The rarest and most elaborate collection of religious manuscripts in the world, including one of the earliest Korans and a Torah from a lost community of Chinese Jews, is to be displayed at the British Library in a unique exhibition on the great religions.

Sacred texts from Christianity, Judaism and Islam are to be displayed side by side in an exhibition showing what the three great faiths have in common.

The exhibition includes one of the earliest surviving Korans, completed in the Arabian peninsula 160 years after the death of the Prophet Mohamed, and an elaborate book of fatwas.

Blasphemous and esoteric documents will also be on show. A 6th-century Christian text, suppressed by the church because it omits the genealogy of Christ, will be displayed, along with a Jewish manuscript containing an illustration of God's face - forbidden in Jewish tradition.

The Torah scroll used by Chinese Jews of Kaifeng, a remote community which no longer exists, is made of strips of sheepskin sewn together with silk thread, rather than customary animal sinews.

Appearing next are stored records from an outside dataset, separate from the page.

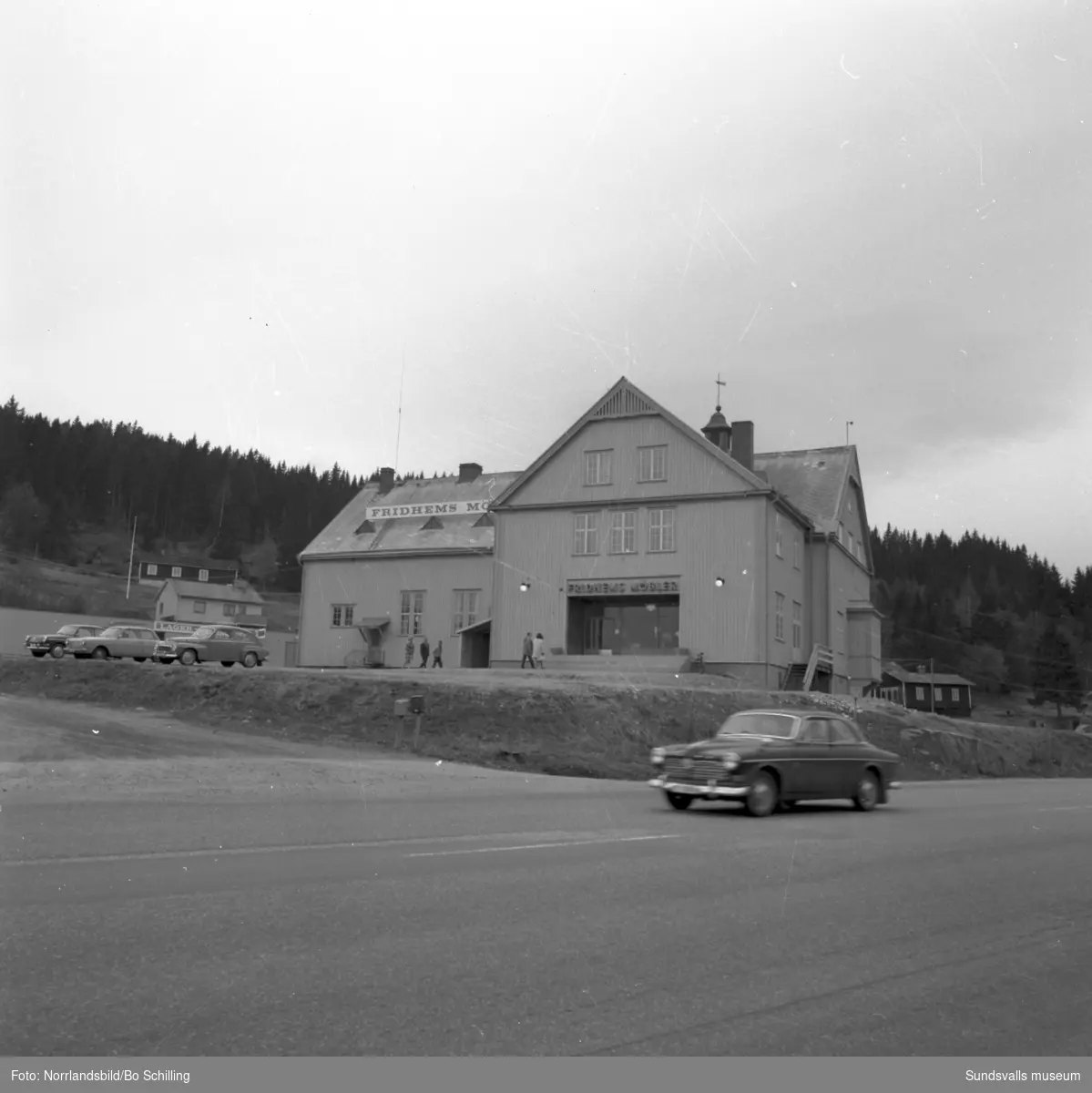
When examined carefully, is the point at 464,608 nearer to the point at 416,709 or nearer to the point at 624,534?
the point at 624,534

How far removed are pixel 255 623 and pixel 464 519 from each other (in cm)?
3737

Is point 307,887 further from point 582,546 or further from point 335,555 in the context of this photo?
point 335,555

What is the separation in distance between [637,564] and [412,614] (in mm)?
11940

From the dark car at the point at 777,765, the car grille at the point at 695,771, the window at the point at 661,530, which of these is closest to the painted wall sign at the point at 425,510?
the window at the point at 661,530

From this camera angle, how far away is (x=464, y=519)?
51.1 m

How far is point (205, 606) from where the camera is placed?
80.9 m

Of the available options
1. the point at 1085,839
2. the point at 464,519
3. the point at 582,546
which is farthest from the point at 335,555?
the point at 1085,839

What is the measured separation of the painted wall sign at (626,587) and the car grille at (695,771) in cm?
2665

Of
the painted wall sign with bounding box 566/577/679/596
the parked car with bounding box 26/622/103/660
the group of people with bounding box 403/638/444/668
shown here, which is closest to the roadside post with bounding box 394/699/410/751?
the painted wall sign with bounding box 566/577/679/596

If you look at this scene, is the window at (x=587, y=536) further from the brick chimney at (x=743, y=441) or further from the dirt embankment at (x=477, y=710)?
the dirt embankment at (x=477, y=710)

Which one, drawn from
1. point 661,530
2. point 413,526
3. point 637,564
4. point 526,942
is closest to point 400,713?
point 526,942

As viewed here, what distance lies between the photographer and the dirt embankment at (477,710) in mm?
24641

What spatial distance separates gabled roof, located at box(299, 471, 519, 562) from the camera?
164ft
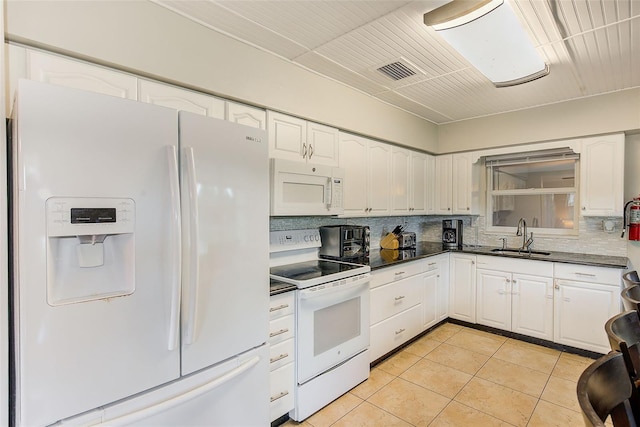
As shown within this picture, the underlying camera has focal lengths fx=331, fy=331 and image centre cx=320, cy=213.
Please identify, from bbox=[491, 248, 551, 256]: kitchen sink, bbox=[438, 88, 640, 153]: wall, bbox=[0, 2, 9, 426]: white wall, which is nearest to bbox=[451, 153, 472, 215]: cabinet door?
bbox=[438, 88, 640, 153]: wall

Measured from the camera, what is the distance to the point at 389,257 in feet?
10.6

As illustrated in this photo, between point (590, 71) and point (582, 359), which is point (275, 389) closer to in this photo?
point (582, 359)

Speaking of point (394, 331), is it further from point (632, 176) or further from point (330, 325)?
point (632, 176)

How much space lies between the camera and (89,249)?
1.20 meters

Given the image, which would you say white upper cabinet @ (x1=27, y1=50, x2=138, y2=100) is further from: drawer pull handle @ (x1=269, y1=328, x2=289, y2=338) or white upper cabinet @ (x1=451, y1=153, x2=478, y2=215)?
white upper cabinet @ (x1=451, y1=153, x2=478, y2=215)

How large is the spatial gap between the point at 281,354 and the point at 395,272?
54.6 inches

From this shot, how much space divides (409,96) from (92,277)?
3028mm

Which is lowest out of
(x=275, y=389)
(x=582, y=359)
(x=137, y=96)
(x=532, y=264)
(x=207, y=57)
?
(x=582, y=359)

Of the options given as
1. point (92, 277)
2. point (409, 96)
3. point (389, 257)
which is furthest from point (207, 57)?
point (389, 257)

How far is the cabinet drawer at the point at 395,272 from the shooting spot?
9.24 ft

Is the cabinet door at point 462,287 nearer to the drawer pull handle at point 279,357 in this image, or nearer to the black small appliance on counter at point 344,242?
the black small appliance on counter at point 344,242

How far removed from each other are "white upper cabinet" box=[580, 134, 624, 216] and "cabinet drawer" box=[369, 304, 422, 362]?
1.98m

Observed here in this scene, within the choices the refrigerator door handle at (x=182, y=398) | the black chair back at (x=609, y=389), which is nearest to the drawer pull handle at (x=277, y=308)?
the refrigerator door handle at (x=182, y=398)

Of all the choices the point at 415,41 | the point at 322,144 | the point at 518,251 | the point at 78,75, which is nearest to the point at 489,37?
the point at 415,41
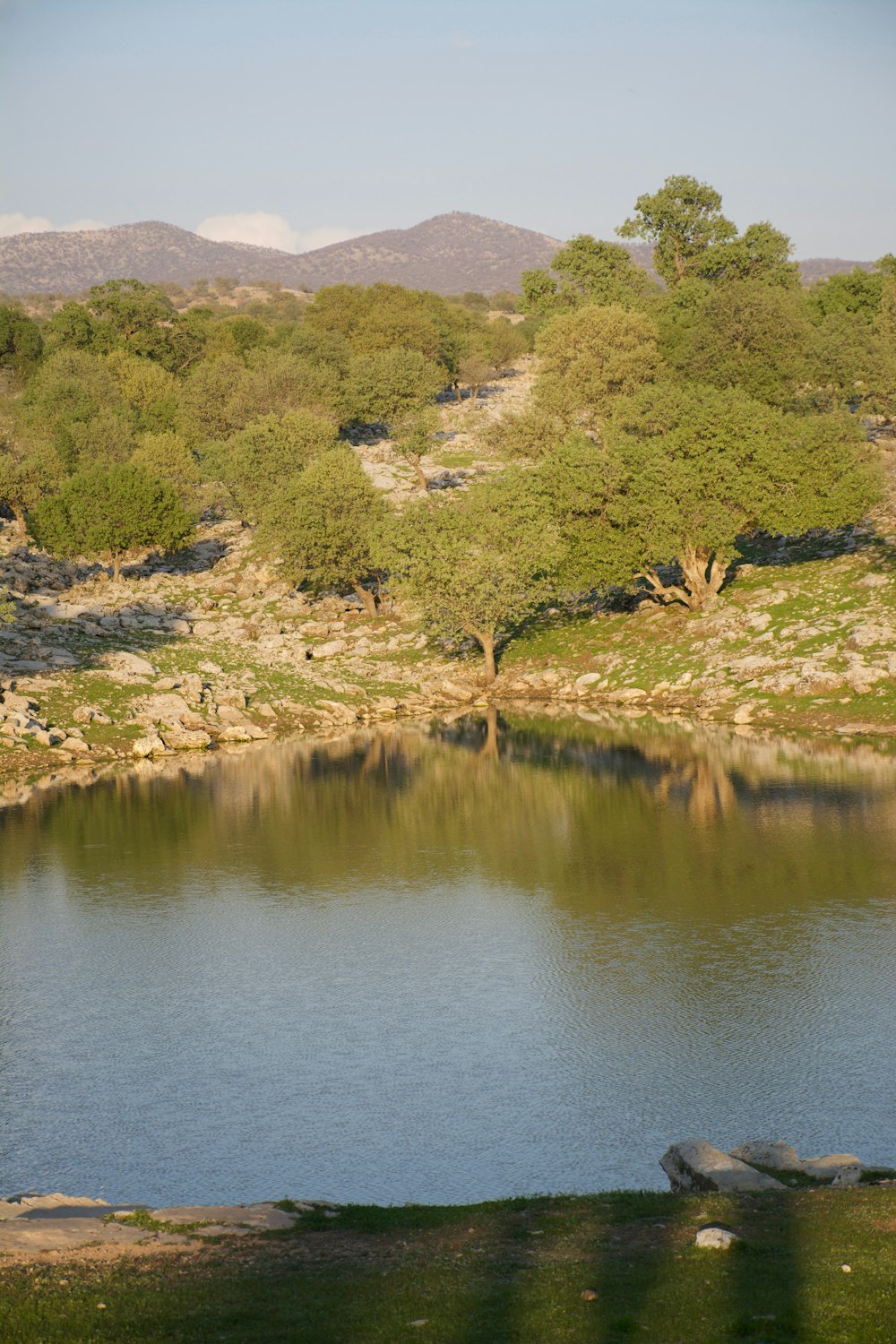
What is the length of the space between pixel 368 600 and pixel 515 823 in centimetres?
4592

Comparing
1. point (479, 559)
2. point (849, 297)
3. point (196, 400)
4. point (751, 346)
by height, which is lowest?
point (479, 559)

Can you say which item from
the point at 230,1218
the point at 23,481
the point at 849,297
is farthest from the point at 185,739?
the point at 849,297

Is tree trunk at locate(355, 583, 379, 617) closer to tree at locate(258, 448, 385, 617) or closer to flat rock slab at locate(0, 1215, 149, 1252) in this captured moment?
tree at locate(258, 448, 385, 617)

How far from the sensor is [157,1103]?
77.4 feet

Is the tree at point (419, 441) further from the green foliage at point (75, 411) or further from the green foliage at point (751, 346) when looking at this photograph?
the green foliage at point (75, 411)

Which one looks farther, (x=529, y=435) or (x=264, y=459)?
(x=264, y=459)

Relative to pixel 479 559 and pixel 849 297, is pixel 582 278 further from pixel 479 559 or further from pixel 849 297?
pixel 479 559

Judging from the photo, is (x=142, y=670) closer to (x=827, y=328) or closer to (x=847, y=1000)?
(x=847, y=1000)

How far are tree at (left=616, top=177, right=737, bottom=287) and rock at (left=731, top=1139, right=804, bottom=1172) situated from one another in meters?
125

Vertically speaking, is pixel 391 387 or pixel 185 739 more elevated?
pixel 391 387

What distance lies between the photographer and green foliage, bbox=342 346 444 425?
12988cm

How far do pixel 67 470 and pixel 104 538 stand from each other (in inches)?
950

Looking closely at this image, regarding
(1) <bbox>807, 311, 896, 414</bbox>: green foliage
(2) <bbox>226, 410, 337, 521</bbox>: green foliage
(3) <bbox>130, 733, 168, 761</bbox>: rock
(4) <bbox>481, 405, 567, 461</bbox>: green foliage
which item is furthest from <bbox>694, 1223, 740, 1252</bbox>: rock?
(1) <bbox>807, 311, 896, 414</bbox>: green foliage

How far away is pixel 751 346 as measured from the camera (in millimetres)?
104188
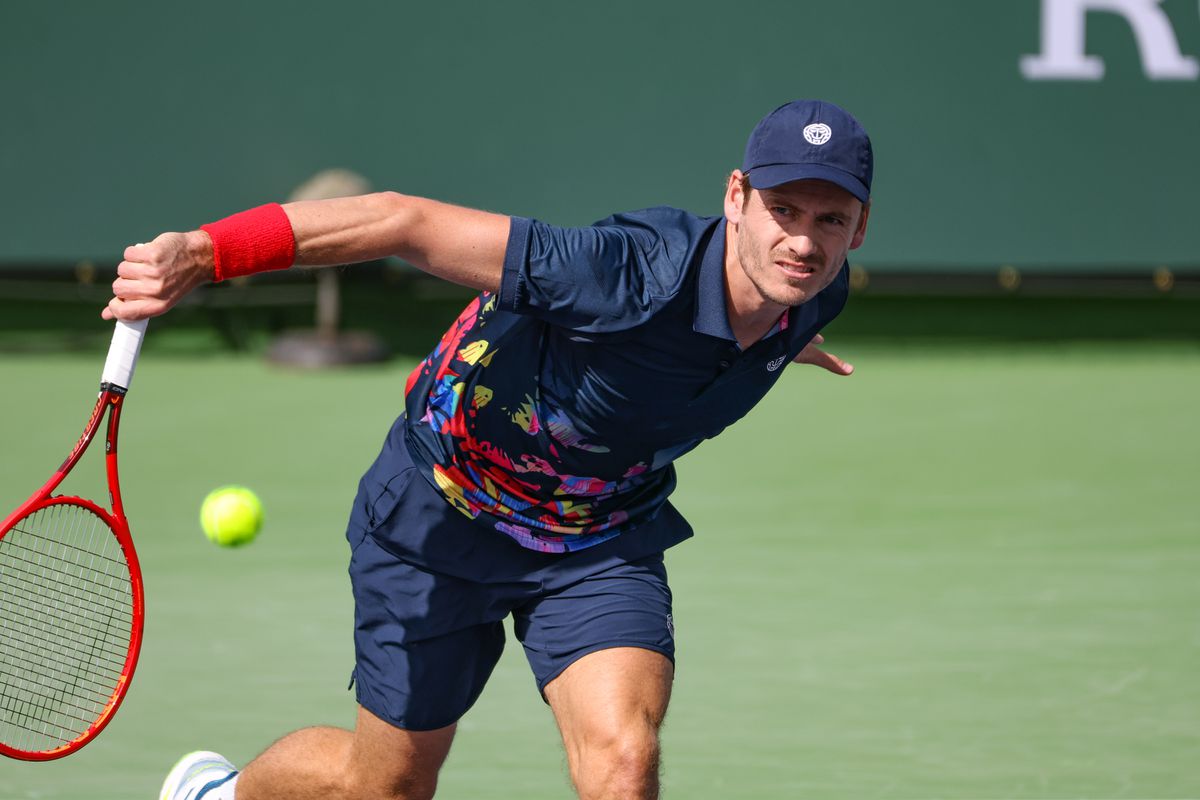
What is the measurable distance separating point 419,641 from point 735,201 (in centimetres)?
110

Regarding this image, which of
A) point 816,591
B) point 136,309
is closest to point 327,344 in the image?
point 816,591

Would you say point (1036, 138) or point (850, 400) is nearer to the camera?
point (850, 400)

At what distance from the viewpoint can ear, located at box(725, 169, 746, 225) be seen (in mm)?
3297

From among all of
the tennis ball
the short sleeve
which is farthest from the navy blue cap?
the tennis ball

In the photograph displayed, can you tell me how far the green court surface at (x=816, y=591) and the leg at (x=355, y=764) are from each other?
1.81 ft

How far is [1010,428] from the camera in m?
9.24

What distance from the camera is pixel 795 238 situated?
319 centimetres

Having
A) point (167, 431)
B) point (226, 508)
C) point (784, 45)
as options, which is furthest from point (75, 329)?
point (226, 508)

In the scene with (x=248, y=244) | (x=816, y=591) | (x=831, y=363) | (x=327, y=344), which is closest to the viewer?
(x=248, y=244)

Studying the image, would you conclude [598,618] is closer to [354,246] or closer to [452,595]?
[452,595]

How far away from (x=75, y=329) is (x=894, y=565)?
7.21 metres

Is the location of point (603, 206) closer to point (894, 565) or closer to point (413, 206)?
point (894, 565)

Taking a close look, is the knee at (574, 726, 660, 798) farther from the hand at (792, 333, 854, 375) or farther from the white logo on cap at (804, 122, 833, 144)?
the white logo on cap at (804, 122, 833, 144)

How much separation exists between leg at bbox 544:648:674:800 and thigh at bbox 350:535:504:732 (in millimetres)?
214
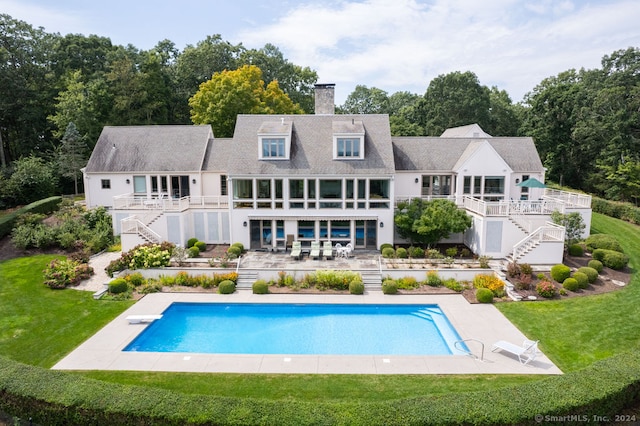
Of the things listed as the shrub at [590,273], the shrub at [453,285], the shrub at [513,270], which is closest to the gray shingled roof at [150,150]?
the shrub at [453,285]

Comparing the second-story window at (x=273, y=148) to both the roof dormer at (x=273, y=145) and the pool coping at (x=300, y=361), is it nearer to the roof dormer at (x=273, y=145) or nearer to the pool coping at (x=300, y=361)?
the roof dormer at (x=273, y=145)

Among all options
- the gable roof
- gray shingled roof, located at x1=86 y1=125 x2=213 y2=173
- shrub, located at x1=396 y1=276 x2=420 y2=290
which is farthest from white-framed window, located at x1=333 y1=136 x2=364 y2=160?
the gable roof

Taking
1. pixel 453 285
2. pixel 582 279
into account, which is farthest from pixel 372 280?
pixel 582 279

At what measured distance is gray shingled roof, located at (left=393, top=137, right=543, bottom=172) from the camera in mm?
30906

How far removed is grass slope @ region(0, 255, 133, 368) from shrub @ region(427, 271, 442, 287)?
51.8 ft

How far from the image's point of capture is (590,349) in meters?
15.5

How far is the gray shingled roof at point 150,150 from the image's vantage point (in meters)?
32.6

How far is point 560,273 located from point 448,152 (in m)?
13.0

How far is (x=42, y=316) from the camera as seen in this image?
18.6 metres

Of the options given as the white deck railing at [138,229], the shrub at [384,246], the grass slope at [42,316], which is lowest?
the grass slope at [42,316]

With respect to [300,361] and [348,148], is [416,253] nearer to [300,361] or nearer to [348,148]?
[348,148]

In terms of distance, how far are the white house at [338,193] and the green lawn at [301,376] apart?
18.7 ft

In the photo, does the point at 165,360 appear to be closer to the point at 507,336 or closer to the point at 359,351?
the point at 359,351

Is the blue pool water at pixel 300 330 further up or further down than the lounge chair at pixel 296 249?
further down
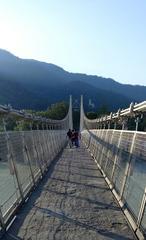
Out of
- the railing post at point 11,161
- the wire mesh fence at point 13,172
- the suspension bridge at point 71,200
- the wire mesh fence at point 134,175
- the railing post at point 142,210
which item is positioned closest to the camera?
the railing post at point 142,210

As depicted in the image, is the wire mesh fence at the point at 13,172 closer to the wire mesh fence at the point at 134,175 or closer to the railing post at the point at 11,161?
the railing post at the point at 11,161

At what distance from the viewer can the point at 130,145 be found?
10.0 metres

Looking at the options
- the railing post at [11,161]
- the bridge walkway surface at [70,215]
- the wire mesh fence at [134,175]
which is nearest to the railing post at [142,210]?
the wire mesh fence at [134,175]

Many of the manuscripts have never been publicly displayed, including an extremely rare 16th-century book of psalms in Arabic.

Manuscripts from collections around the world, including the Royal Library in Rabat, Morocco, will sit alongside texts in the British Library's own collection, such as the Lindisfarne Gospels, considered the masterpiece of early Anglo-Saxon book production.

"At a time when religion and inter-faith relations feature prominently in Britain, we hope the Sacred exhibition will contribute to a greater understanding of these three faiths," said Rona Levin of the British Library. "This is the first time sacred texts from these three faiths have been displayed together side by side."